Charlotte Hug | Theater Critic's Choice | Chicago Reader

Charlotte Hug 

Though she sometimes uses electronics to expand her palette, Swiss violist Charlotte Hug finds more primitive, organic ways to create sounds on her most recent solo album, 2003's Neuland (Emanem). By either moistening or slackening the hairs of her bow, she broadens and deepens her music, generating dual lines and unleashing double-stops that sound like an LP of a thrummed guitar played at 16 rpm. The heart of the album is a ten-piece suite called "House of Detention," which was inspired by a visit to London's dank, dim underground prison of the same name.

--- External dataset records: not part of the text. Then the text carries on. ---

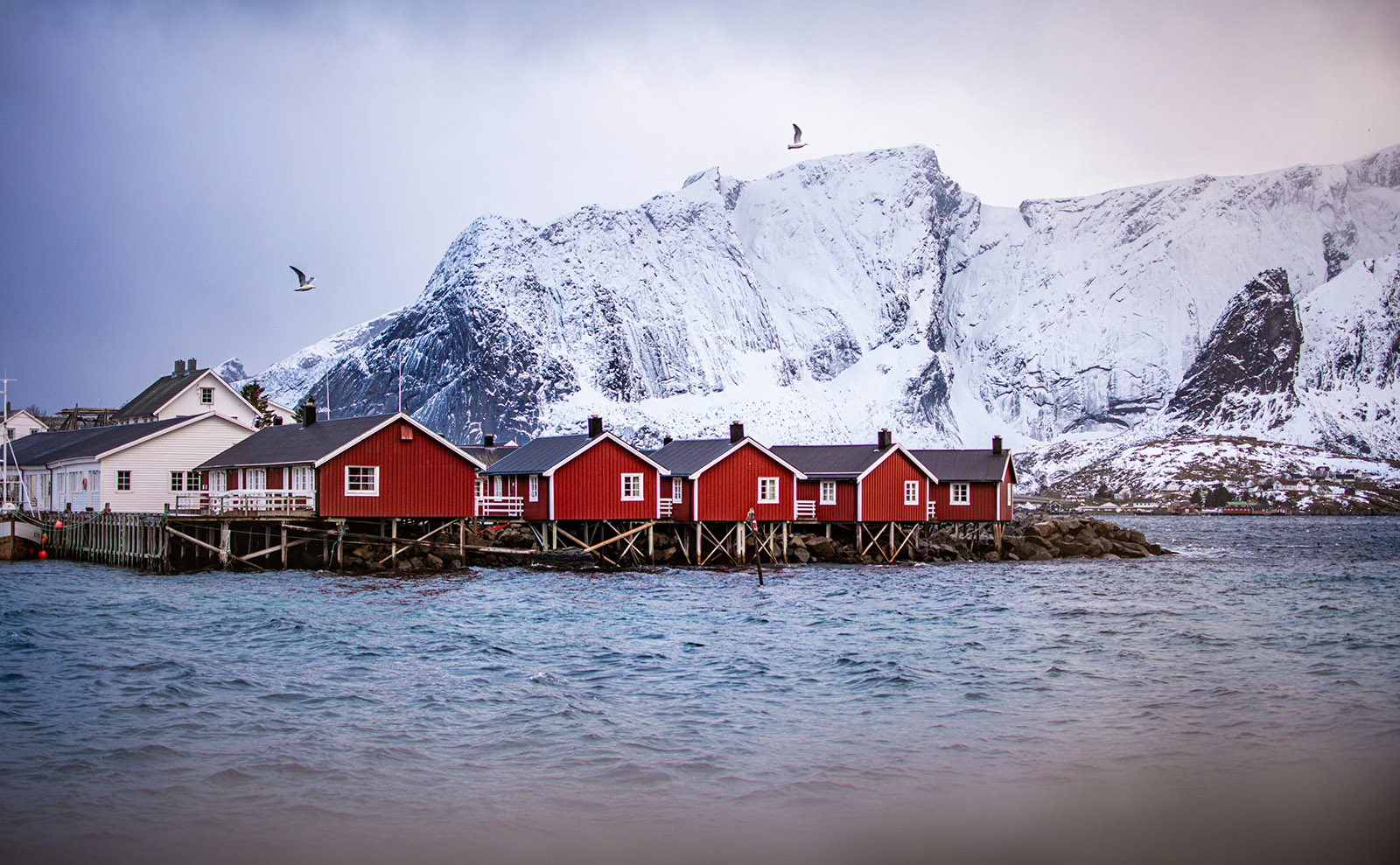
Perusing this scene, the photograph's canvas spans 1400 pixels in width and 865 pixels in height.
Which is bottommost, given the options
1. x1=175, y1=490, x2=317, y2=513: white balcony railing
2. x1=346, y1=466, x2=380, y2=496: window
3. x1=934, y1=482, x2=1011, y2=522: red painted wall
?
x1=934, y1=482, x2=1011, y2=522: red painted wall

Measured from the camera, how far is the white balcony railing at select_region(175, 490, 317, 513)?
49.1 m

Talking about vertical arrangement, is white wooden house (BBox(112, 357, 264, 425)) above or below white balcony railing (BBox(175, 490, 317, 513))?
above

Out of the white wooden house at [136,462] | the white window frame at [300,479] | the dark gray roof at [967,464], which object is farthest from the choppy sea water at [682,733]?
the dark gray roof at [967,464]

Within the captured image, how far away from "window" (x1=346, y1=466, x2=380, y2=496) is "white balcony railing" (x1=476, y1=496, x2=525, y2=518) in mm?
8645

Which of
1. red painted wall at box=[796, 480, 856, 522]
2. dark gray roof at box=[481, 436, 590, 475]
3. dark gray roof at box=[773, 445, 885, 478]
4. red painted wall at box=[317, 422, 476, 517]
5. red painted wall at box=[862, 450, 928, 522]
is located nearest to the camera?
red painted wall at box=[317, 422, 476, 517]

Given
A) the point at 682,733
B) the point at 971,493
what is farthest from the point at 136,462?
the point at 682,733

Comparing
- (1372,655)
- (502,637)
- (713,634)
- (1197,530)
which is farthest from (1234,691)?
(1197,530)

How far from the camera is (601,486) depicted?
186 feet

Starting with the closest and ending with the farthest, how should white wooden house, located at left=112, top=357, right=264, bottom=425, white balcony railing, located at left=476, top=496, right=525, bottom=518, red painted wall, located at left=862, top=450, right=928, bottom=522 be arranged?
white balcony railing, located at left=476, top=496, right=525, bottom=518, red painted wall, located at left=862, top=450, right=928, bottom=522, white wooden house, located at left=112, top=357, right=264, bottom=425

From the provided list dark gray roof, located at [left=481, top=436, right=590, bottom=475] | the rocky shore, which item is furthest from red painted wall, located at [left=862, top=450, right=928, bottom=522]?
dark gray roof, located at [left=481, top=436, right=590, bottom=475]

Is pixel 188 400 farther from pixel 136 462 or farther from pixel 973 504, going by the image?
pixel 973 504

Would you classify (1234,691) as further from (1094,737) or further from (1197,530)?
(1197,530)

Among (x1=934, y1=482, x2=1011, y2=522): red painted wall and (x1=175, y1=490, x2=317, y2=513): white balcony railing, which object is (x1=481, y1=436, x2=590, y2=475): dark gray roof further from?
(x1=934, y1=482, x2=1011, y2=522): red painted wall

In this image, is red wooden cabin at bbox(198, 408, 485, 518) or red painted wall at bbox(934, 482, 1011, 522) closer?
red wooden cabin at bbox(198, 408, 485, 518)
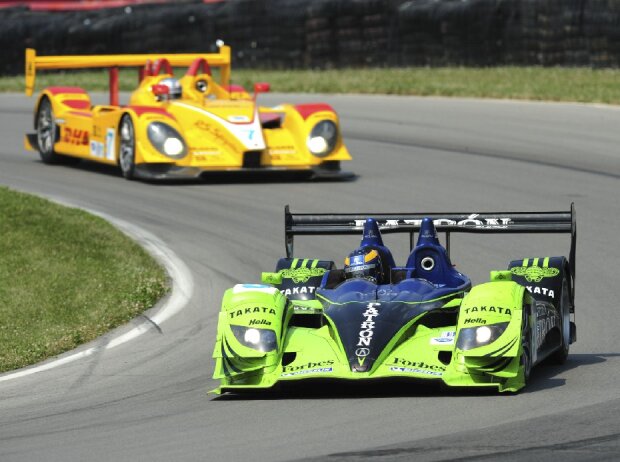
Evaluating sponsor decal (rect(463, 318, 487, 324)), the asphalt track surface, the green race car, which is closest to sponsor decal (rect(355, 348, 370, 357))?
the green race car

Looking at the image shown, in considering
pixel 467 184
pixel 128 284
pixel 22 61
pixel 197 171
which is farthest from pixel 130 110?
pixel 22 61

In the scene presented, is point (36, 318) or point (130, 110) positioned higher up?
point (130, 110)

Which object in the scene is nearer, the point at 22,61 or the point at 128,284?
the point at 128,284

After getting a feel for the acoustics and ambience of the place, Hug jotted down a series of visual impressions she calls sonicons; they look like little more than scribbles, but they guided her as she improvised the piece later in a Zurich studio. Using brooding, dissonant harmonies, high-pitched tones, jaggedly dragged phrases, and strangulated lines, she paints a harrowing portrait of dread and frustration, but she never falls into horror-movie sound track cliches. Hug is also a flexible and attentive collaborator: On Brilliant Days (For 4 Ears), a series of duets with Montreal computer musician Chantale Laplante, her brittle-sounding viola, enhanced by electronics, folds in and out of the hovering soundscapes; the music of the two players blends together and pulls apart in a meticulously considered way. Hug performs here with percussionist Michael Zerang as part of WNUR's fifth annual Chicago Sounds Jazzfest. She also performs with the Silver Measure on Sunday, October 30, at 10 PM at the Hungry Brain, 2319 W. Belmont on a bill with the Denis Colin Trio (see Wednesday); call 773-935-2118. Sat 10/22, 7 PM, Wallis Theatre, Northwestern University, 1949 Campus, Evanston, 847-491-7101, $8, $5 students. All ages.